─── Texte étudié ───

En France, le mercantilisme voit le jour au début du XVIe siècle, peu de temps après l'affermissement de la monarchie. En 1539, un décret royal interdit l'importation de marchandises à base de laine d'Espagne et d'une partie de la Flandre. L'année suivante, des restrictions sont imposées à l'exportation d'or[15]. Des mesures protectionnistes se multiplient tout au long du siècle.
Jean-Baptiste Colbert (1619-1683), Contrôleur général des finances pendant dix-huit ans (1665-1683), est le principal instigateur des idées mercantilistes en France, ce qui conduit certains à parler de colbertisme pour désigner le mercantilisme français.
Sous Colbert, le gouvernement français s'implique de façon importante dans l'économie afin d'accroître les exportations en créant des manufactures, voire des « villages-usines ». Ainsi par exemple, la « ville nouvelle » de Villeneuvette[16] est construite pour fabriquer des draps adaptés aux débouchés orientaux de la Méditerranée : « Nous avons approuvé l'établissement qui a été fait sous notre bon plaisir d'une Manufacture de draps à Villeneuve-lez-Clermont, diocèse de Lodève en notre province de Languedoc »[17].

─── Les données ───

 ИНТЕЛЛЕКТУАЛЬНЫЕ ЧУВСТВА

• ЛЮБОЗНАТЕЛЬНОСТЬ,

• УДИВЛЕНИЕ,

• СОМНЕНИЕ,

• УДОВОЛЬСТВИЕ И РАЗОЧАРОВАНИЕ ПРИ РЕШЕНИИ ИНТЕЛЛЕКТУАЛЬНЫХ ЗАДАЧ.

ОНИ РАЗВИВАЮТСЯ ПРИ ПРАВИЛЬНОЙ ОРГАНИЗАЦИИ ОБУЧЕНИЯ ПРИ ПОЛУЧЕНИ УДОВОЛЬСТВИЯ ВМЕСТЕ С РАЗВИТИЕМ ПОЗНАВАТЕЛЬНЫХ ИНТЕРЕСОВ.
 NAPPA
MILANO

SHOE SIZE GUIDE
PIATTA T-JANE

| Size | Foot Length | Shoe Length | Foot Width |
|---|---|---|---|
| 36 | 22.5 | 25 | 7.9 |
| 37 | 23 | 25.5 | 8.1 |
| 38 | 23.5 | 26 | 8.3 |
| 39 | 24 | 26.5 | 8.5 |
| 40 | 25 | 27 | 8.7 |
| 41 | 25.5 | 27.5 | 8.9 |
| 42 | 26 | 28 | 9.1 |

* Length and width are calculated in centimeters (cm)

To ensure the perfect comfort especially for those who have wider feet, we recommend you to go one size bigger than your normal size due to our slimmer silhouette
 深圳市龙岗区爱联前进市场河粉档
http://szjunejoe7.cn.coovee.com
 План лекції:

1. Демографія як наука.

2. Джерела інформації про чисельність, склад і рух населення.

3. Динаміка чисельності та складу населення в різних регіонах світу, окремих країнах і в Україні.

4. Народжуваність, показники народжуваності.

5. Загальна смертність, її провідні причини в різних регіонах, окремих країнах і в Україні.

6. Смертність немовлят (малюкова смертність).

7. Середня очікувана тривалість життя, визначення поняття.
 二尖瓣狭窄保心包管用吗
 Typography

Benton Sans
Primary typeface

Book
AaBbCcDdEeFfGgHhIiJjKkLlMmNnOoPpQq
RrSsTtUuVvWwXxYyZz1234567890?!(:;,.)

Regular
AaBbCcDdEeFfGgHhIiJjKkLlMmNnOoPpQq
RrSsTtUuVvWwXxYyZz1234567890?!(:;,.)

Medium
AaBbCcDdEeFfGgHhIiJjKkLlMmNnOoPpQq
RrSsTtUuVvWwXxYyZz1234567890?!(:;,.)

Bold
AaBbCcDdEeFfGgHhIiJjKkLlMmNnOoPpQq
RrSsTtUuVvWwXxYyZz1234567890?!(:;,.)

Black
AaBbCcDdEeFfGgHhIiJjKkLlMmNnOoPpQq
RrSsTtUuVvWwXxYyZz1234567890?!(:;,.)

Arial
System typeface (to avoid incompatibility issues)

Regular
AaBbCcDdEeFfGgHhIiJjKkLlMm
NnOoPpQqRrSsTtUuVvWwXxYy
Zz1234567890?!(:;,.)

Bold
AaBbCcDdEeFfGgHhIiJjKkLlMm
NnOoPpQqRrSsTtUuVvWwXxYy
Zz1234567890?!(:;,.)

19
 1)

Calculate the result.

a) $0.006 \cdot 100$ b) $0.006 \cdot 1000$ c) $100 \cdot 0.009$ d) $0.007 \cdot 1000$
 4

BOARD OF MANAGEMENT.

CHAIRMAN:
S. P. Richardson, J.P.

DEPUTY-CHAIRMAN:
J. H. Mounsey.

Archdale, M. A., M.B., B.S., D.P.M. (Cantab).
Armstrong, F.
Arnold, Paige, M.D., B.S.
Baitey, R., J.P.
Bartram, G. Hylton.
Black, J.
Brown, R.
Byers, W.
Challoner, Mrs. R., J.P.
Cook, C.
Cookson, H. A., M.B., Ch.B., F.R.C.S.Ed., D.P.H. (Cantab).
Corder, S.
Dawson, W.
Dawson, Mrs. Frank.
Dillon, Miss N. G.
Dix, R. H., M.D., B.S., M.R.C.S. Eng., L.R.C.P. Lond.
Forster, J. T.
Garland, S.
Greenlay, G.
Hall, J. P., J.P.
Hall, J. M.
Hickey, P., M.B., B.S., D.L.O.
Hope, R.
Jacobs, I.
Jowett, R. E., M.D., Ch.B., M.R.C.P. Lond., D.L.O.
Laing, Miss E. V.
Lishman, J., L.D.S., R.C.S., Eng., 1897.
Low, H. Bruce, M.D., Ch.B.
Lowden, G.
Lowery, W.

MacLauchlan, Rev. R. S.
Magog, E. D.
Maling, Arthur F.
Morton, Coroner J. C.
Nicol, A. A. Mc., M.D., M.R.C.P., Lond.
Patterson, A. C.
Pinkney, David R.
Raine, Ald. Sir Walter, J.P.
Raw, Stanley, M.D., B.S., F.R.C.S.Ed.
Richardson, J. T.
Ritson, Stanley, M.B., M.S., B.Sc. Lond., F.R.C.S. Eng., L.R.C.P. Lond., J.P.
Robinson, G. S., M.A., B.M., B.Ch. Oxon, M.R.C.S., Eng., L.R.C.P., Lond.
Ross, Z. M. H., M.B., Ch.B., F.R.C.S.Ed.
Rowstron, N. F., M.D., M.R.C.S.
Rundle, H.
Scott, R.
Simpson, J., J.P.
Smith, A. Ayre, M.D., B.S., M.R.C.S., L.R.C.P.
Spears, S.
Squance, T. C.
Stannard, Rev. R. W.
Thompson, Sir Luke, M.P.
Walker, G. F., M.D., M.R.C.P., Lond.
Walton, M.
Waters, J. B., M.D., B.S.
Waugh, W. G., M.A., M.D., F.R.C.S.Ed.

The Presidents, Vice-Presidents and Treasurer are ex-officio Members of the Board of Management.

───

À compléter:
1 - Recopiez le texte sur le mercantilisme en France, en commençant aux mots "En France, le" et en vous arrêtant après "le mercantilisme français.".
2 - Poursuivez le texte sur le mercantilisme en France à la suite de sa dernière phrase.

Résultats obtenus:
1 -
En France, le mercantilisme voit le jour au début du XVIe siècle, peu de temps après l'affermissement de la monarchie. En 1539, un décret royal interdit l'importation de marchandises à base de laine d'Espagne et d'une partie de la Flandre. L'année suivante, des restrictions sont imposées à l'exportation d'or[15]. Des mesures protectionnistes se multiplient tout au long du siècle.
Jean-Baptiste Colbert (1619-1683), Contrôleur général des finances pendant dix-huit ans (1665-1683), est le principal instigateur des idées mercantilistes en France, ce qui conduit certains à parler de colbertisme pour désigner le mercantilisme français.

2 -
Colbert intervient également pour abaisser les obstacles au commerce en réduisant les droits de douane intérieurs et en construisant un important réseau de routes et canaux. Les politiques menées par Colbert sont dans l'ensemble efficaces, et permettent à l'industrie et à l'économie françaises de croître considérablement durant cette période, faisant de la France une des plus grandes puissances européennes. Malgré ces politiques efficaces, l'Angleterre et la Hollande devancent toujours la France[18].
En Angleterre, le mercantilisme atteint son apogée durant la période du Long Parliament (1640-1660). Les politiques mercantilistes sont aussi appliquées durant les périodes Tudor et Stuart, avec notamment Robert Walpole comme principal partisan. Le contrôle du Roi sur l'économie domestique est tout d'abord moins important que dans le reste du continent, en raison de la tradition de la Common law, mais le pouvoir croissant du parlement[19] le remplace, après les deux révolutions anglaises.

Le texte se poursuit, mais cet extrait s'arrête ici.